Jesus was concerned about how people interacted in society.  He was insistent on the need for radical change – that poverty, intense hardship, powerlessness and injustice be brought to an end.  According to his vision for the world, (which was simply God’s vision for the world – the Kingdom of God ), those presently hungry, suffering, powerless and oppressed would eventually find justice.  As he promised in the Beatitudes, the poor would enjoy the Kingdom, those who mourned would be comforted, the meek and powerless would repossess their land and those hungering for justice would have their fill.

But that the vision become reality, there was need for conversion.  Justice would become reality only as people prioritised and lived according to mercy, purity of heart and personal integrity, and genuinely worked for peace and order within society:  Blessed are the merciful, blessed are the pure in heart, blessed are the pace-makers.

Jesus’ kingship is sterile unless we work with him.  All of us are called to share in and to give shape to his kingship.  That call was made when we were baptised.  We were christened – made one with Christ, the Anointed One.  Like Jesus, we were anointed priests, prophets and kings.

In Jesus’ day, mercy, personal integrity and work for genuine peace were seen by those in power as subversive.  As we know so well, Jesus was eliminated precisely because the chief priests and the Roman governor saw his priorities and activities as dangerous.

Action for justice is not so dangerous these days in our neck of the woods – though it certainly is perilous in lots of other hot spots around our world.  We have much to be thankful for.  Yet our society is still far from measuring up to Jesus’ vision for society.  To make it ever more just is a constant task.  It is a difficult task, and often uncertain, and calls for real integrity and wisdom, and sometimes a thick skin.

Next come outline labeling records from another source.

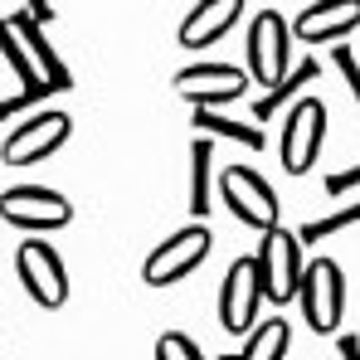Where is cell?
<instances>
[{
	"label": "cell",
	"instance_id": "277c9868",
	"mask_svg": "<svg viewBox=\"0 0 360 360\" xmlns=\"http://www.w3.org/2000/svg\"><path fill=\"white\" fill-rule=\"evenodd\" d=\"M15 273H20V288L34 297V307L44 311H59L68 302V268L54 253V243L44 239H25L15 248Z\"/></svg>",
	"mask_w": 360,
	"mask_h": 360
},
{
	"label": "cell",
	"instance_id": "4fadbf2b",
	"mask_svg": "<svg viewBox=\"0 0 360 360\" xmlns=\"http://www.w3.org/2000/svg\"><path fill=\"white\" fill-rule=\"evenodd\" d=\"M360 25V0H316L307 5L292 25L302 44H341V34H351Z\"/></svg>",
	"mask_w": 360,
	"mask_h": 360
},
{
	"label": "cell",
	"instance_id": "6da1fadb",
	"mask_svg": "<svg viewBox=\"0 0 360 360\" xmlns=\"http://www.w3.org/2000/svg\"><path fill=\"white\" fill-rule=\"evenodd\" d=\"M0 59L20 73V88H39V93H63L73 88V73L63 59L49 49V39L39 34V25L30 20V10L0 20Z\"/></svg>",
	"mask_w": 360,
	"mask_h": 360
},
{
	"label": "cell",
	"instance_id": "e0dca14e",
	"mask_svg": "<svg viewBox=\"0 0 360 360\" xmlns=\"http://www.w3.org/2000/svg\"><path fill=\"white\" fill-rule=\"evenodd\" d=\"M316 73H321V63H316V59H302L297 68L288 73V83H283V88H273V93H263V98L253 103V122L263 127L268 117H278L283 108H292V103H302V98H297V88H307V83H311Z\"/></svg>",
	"mask_w": 360,
	"mask_h": 360
},
{
	"label": "cell",
	"instance_id": "8992f818",
	"mask_svg": "<svg viewBox=\"0 0 360 360\" xmlns=\"http://www.w3.org/2000/svg\"><path fill=\"white\" fill-rule=\"evenodd\" d=\"M258 273H263V292L268 302H292L302 292V273H307V263H302V239L292 229H268L263 243H258Z\"/></svg>",
	"mask_w": 360,
	"mask_h": 360
},
{
	"label": "cell",
	"instance_id": "9c48e42d",
	"mask_svg": "<svg viewBox=\"0 0 360 360\" xmlns=\"http://www.w3.org/2000/svg\"><path fill=\"white\" fill-rule=\"evenodd\" d=\"M321 141H326V108L316 98L292 103L288 108V122H283V146H278L283 171L288 176H307L311 161H316V151H321Z\"/></svg>",
	"mask_w": 360,
	"mask_h": 360
},
{
	"label": "cell",
	"instance_id": "d6986e66",
	"mask_svg": "<svg viewBox=\"0 0 360 360\" xmlns=\"http://www.w3.org/2000/svg\"><path fill=\"white\" fill-rule=\"evenodd\" d=\"M351 224H360V200H351V205H341L336 214H321V219L302 224V229H297V239H302V243H316V239H331L336 229H351Z\"/></svg>",
	"mask_w": 360,
	"mask_h": 360
},
{
	"label": "cell",
	"instance_id": "ac0fdd59",
	"mask_svg": "<svg viewBox=\"0 0 360 360\" xmlns=\"http://www.w3.org/2000/svg\"><path fill=\"white\" fill-rule=\"evenodd\" d=\"M288 341H292V331H288V321H283V316L258 321V331L243 341L239 360H283V356H288Z\"/></svg>",
	"mask_w": 360,
	"mask_h": 360
},
{
	"label": "cell",
	"instance_id": "8fae6325",
	"mask_svg": "<svg viewBox=\"0 0 360 360\" xmlns=\"http://www.w3.org/2000/svg\"><path fill=\"white\" fill-rule=\"evenodd\" d=\"M248 73L243 68H234V63H190V68H180L176 73V88L180 98H190L195 108H224V103H234V98H243L248 93Z\"/></svg>",
	"mask_w": 360,
	"mask_h": 360
},
{
	"label": "cell",
	"instance_id": "603a6c76",
	"mask_svg": "<svg viewBox=\"0 0 360 360\" xmlns=\"http://www.w3.org/2000/svg\"><path fill=\"white\" fill-rule=\"evenodd\" d=\"M351 190H360V166L331 171V176H326V195H351Z\"/></svg>",
	"mask_w": 360,
	"mask_h": 360
},
{
	"label": "cell",
	"instance_id": "d4e9b609",
	"mask_svg": "<svg viewBox=\"0 0 360 360\" xmlns=\"http://www.w3.org/2000/svg\"><path fill=\"white\" fill-rule=\"evenodd\" d=\"M224 360H239V356H224Z\"/></svg>",
	"mask_w": 360,
	"mask_h": 360
},
{
	"label": "cell",
	"instance_id": "52a82bcc",
	"mask_svg": "<svg viewBox=\"0 0 360 360\" xmlns=\"http://www.w3.org/2000/svg\"><path fill=\"white\" fill-rule=\"evenodd\" d=\"M210 243L214 239H210L205 224H185V229H176L166 243H156V248L146 253L141 283H146V288H171V283H180L185 273H195V268L205 263Z\"/></svg>",
	"mask_w": 360,
	"mask_h": 360
},
{
	"label": "cell",
	"instance_id": "3957f363",
	"mask_svg": "<svg viewBox=\"0 0 360 360\" xmlns=\"http://www.w3.org/2000/svg\"><path fill=\"white\" fill-rule=\"evenodd\" d=\"M297 302H302L307 326L316 336H331L341 326V316H346V273H341V263L336 258H311L307 273H302Z\"/></svg>",
	"mask_w": 360,
	"mask_h": 360
},
{
	"label": "cell",
	"instance_id": "7a4b0ae2",
	"mask_svg": "<svg viewBox=\"0 0 360 360\" xmlns=\"http://www.w3.org/2000/svg\"><path fill=\"white\" fill-rule=\"evenodd\" d=\"M292 73V25L278 10H258L248 20V78L273 93Z\"/></svg>",
	"mask_w": 360,
	"mask_h": 360
},
{
	"label": "cell",
	"instance_id": "5bb4252c",
	"mask_svg": "<svg viewBox=\"0 0 360 360\" xmlns=\"http://www.w3.org/2000/svg\"><path fill=\"white\" fill-rule=\"evenodd\" d=\"M243 15L239 0H205V5H195L185 20H180V44L185 49H210L214 39H224L229 30H234V20Z\"/></svg>",
	"mask_w": 360,
	"mask_h": 360
},
{
	"label": "cell",
	"instance_id": "44dd1931",
	"mask_svg": "<svg viewBox=\"0 0 360 360\" xmlns=\"http://www.w3.org/2000/svg\"><path fill=\"white\" fill-rule=\"evenodd\" d=\"M331 63H336V73L346 78V88L356 93V108H360V59H356V49H351V44H336V49H331Z\"/></svg>",
	"mask_w": 360,
	"mask_h": 360
},
{
	"label": "cell",
	"instance_id": "5b68a950",
	"mask_svg": "<svg viewBox=\"0 0 360 360\" xmlns=\"http://www.w3.org/2000/svg\"><path fill=\"white\" fill-rule=\"evenodd\" d=\"M258 302H268L258 258H234L224 283H219V326L234 336H253L258 331Z\"/></svg>",
	"mask_w": 360,
	"mask_h": 360
},
{
	"label": "cell",
	"instance_id": "30bf717a",
	"mask_svg": "<svg viewBox=\"0 0 360 360\" xmlns=\"http://www.w3.org/2000/svg\"><path fill=\"white\" fill-rule=\"evenodd\" d=\"M0 219L15 229H63L73 219V205L49 185H15L0 195Z\"/></svg>",
	"mask_w": 360,
	"mask_h": 360
},
{
	"label": "cell",
	"instance_id": "cb8c5ba5",
	"mask_svg": "<svg viewBox=\"0 0 360 360\" xmlns=\"http://www.w3.org/2000/svg\"><path fill=\"white\" fill-rule=\"evenodd\" d=\"M336 351H341V360H360V336H341Z\"/></svg>",
	"mask_w": 360,
	"mask_h": 360
},
{
	"label": "cell",
	"instance_id": "ffe728a7",
	"mask_svg": "<svg viewBox=\"0 0 360 360\" xmlns=\"http://www.w3.org/2000/svg\"><path fill=\"white\" fill-rule=\"evenodd\" d=\"M156 360H205V356H200V346H195L190 336H180V331H166V336L156 341Z\"/></svg>",
	"mask_w": 360,
	"mask_h": 360
},
{
	"label": "cell",
	"instance_id": "7402d4cb",
	"mask_svg": "<svg viewBox=\"0 0 360 360\" xmlns=\"http://www.w3.org/2000/svg\"><path fill=\"white\" fill-rule=\"evenodd\" d=\"M39 98H54V93H39V88H20L15 98H5V103H0V117H20V112H25V108H34Z\"/></svg>",
	"mask_w": 360,
	"mask_h": 360
},
{
	"label": "cell",
	"instance_id": "ba28073f",
	"mask_svg": "<svg viewBox=\"0 0 360 360\" xmlns=\"http://www.w3.org/2000/svg\"><path fill=\"white\" fill-rule=\"evenodd\" d=\"M219 195H224V205L234 210V219L248 224V229H278V195H273V185L258 176V171H248V166H229L224 176H219Z\"/></svg>",
	"mask_w": 360,
	"mask_h": 360
},
{
	"label": "cell",
	"instance_id": "9a60e30c",
	"mask_svg": "<svg viewBox=\"0 0 360 360\" xmlns=\"http://www.w3.org/2000/svg\"><path fill=\"white\" fill-rule=\"evenodd\" d=\"M195 127H200V136H210V141H234V146H258L263 151V127L258 122H239V117H224V112H214V108H200L195 112Z\"/></svg>",
	"mask_w": 360,
	"mask_h": 360
},
{
	"label": "cell",
	"instance_id": "7c38bea8",
	"mask_svg": "<svg viewBox=\"0 0 360 360\" xmlns=\"http://www.w3.org/2000/svg\"><path fill=\"white\" fill-rule=\"evenodd\" d=\"M68 131H73V117H68V112H34L25 127L10 131V141H5V161H10V166L44 161V156H54L63 141H68Z\"/></svg>",
	"mask_w": 360,
	"mask_h": 360
},
{
	"label": "cell",
	"instance_id": "2e32d148",
	"mask_svg": "<svg viewBox=\"0 0 360 360\" xmlns=\"http://www.w3.org/2000/svg\"><path fill=\"white\" fill-rule=\"evenodd\" d=\"M210 205H214V141L200 136L190 146V210L205 219Z\"/></svg>",
	"mask_w": 360,
	"mask_h": 360
}]
</instances>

I wish more Catholics, attuned to the vision of the common good and prepared to give their energies to its practical implementation, would show a greater interest in politics at all levels – local, state and federal.  Politics are important.  But they are not enough.  Education for justice, work for justice, education for peace, work for peace are simply part and parcel of the vocation to be Christian.  Blessed are the merciful, blessed are the pure in heart, blessed are the peace-makers.

Perhaps we should face also the final beatitude: blessed are you when people abuse you and persecute you and speak all kinds of calumny against you….  since, unfortunately, that is often the response to those who work disinterestedly for the implementation of the Common Good, of the Kingdom of God.  Long live Christ the King!